Text section:
Rates of electron transfer within outer-sphere precursor complexes in the system penta-ammine(dimethyl sulphoxide)cobalt(III) and substituted pentacyanoferrates(II)
Abstract
The kinetics of outer-sphere electron-transfer reactions between [Co(NH3)5(dmso)]3+(dmso = dimethyl sulphoxide) and a series of [Fe(CN)5L]3– complexes (L = imidazole, ammonia, pyridine, pyrazine, isonicotinamide, or pyrazine-2-carboxamide) have been investigated as a function of the ligand L. The formation constants of the precursor [Co(NH3)5(dmso)]3+∥[Fe(CN)5L]3– complexes are nearly constant in the series (400–550 dm3 mol–1) and practically temperature independent in the range 10–35 °C (ΔH ca. 0, ΔS= 50–55 J K–1 mol–1). The rates of electron transfer in the precursor complexes show a systematic increase from the pyrazinamide to the imidazole complex, with a linear dependence of ln(ket) against ΔE⊖, as predicted theoretically. This increase in rate is paralleled by a decrease in the activation enthalpies from 109 to 92 kJ mol–1, the activation entropies remaining nearly constant at 71–75 J K–1 mol–1.

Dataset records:
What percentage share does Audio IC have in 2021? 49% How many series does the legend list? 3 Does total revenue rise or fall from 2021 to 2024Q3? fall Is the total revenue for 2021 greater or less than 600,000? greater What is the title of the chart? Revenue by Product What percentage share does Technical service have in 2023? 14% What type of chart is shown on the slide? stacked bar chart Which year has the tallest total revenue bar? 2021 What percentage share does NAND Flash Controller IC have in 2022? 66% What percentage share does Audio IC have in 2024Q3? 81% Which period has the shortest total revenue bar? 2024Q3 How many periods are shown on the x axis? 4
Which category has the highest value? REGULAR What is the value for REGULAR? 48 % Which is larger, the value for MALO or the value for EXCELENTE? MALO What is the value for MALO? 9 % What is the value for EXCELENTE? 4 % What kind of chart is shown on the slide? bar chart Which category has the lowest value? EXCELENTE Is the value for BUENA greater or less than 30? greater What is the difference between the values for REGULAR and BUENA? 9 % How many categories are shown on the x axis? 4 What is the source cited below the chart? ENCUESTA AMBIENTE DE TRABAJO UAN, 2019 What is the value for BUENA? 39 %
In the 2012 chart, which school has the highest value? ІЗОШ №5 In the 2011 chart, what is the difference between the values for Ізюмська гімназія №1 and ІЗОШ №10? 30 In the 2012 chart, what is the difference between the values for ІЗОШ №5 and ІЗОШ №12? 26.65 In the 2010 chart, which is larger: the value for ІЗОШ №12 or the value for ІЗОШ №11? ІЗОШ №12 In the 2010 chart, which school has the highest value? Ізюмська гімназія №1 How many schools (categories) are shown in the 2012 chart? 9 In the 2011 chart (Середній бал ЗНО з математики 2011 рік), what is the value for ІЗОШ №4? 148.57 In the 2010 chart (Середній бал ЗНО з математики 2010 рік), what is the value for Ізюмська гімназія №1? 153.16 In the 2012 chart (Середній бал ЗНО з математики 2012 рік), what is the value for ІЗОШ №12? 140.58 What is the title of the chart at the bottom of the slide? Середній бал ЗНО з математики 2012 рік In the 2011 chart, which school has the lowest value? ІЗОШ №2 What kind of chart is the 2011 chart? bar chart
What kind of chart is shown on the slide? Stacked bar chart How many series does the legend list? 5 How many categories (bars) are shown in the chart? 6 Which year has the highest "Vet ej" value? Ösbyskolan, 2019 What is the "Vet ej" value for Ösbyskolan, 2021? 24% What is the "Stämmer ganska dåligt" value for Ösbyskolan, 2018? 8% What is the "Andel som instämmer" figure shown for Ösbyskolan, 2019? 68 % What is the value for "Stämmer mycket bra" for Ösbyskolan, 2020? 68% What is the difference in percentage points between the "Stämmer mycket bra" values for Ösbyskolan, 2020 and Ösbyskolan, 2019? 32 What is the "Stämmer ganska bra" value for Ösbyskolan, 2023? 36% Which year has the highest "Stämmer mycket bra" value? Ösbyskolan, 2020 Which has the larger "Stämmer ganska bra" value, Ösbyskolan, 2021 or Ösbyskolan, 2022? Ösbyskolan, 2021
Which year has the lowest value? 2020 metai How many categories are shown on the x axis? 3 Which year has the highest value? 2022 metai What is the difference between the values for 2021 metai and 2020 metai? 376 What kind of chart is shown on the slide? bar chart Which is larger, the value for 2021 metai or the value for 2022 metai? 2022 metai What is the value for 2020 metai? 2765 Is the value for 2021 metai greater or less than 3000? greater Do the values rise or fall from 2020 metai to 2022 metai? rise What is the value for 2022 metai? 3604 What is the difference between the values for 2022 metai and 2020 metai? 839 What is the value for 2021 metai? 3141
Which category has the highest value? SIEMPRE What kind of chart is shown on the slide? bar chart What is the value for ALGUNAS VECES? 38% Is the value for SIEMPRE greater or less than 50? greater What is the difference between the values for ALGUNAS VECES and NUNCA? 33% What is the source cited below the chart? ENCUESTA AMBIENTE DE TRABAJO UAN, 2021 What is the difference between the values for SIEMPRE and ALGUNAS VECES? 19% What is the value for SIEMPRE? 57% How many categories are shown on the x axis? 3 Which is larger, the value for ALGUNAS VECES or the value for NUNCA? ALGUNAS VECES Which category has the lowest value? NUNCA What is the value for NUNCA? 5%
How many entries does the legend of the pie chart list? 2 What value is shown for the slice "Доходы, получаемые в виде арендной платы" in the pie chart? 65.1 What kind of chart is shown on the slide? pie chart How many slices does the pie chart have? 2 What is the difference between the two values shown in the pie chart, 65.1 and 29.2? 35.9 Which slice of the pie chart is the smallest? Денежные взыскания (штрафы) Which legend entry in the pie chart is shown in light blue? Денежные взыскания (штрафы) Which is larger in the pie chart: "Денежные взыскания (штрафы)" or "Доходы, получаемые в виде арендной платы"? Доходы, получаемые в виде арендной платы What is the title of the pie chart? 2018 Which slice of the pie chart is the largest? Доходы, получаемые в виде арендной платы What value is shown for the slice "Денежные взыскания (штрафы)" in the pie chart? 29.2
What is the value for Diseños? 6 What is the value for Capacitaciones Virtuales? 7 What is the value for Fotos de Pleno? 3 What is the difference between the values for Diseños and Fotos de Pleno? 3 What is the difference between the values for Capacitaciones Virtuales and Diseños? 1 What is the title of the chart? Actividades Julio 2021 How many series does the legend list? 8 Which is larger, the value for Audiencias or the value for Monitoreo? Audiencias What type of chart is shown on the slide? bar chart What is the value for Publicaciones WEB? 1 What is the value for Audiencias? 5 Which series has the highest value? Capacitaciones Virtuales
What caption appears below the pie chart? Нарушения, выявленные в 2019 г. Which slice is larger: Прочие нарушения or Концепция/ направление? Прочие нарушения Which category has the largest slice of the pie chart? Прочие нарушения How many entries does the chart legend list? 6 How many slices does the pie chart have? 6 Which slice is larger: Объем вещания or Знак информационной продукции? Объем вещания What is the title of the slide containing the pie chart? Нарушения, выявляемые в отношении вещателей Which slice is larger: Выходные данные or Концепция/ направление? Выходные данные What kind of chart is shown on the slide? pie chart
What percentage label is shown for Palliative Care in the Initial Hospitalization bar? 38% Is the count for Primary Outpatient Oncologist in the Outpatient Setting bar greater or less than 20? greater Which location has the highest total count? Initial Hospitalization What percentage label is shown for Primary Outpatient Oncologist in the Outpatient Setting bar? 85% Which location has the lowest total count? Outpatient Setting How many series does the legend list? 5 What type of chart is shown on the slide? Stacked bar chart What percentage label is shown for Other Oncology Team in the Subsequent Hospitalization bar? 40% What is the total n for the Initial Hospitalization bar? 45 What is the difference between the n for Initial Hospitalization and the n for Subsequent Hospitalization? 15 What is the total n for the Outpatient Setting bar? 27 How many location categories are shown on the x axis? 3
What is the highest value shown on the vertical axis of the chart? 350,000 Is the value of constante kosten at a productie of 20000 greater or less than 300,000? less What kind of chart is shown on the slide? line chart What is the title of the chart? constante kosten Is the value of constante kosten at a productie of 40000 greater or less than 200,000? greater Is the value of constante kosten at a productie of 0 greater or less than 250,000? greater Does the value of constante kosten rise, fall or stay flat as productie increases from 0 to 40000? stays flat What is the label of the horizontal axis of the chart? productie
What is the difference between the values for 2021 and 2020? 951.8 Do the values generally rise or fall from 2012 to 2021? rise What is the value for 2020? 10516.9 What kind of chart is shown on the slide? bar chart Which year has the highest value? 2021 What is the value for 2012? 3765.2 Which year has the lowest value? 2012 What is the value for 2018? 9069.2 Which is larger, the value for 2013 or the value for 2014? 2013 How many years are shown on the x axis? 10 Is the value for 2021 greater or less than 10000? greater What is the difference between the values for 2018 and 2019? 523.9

Problem details:
In the text on cobalt–iron electron transfer, can you substitute "encounter" for "precursor" in everything from "Rates of electron transfer within" down to "and substituted pentacyanoferrates(II)"? The records have no connection to the text.

Written solution:
Rates of electron transfer within outer-sphere encounter complexes in the system penta-ammine(dimethyl sulphoxide)cobalt(III) and substituted pentacyanoferrates(II)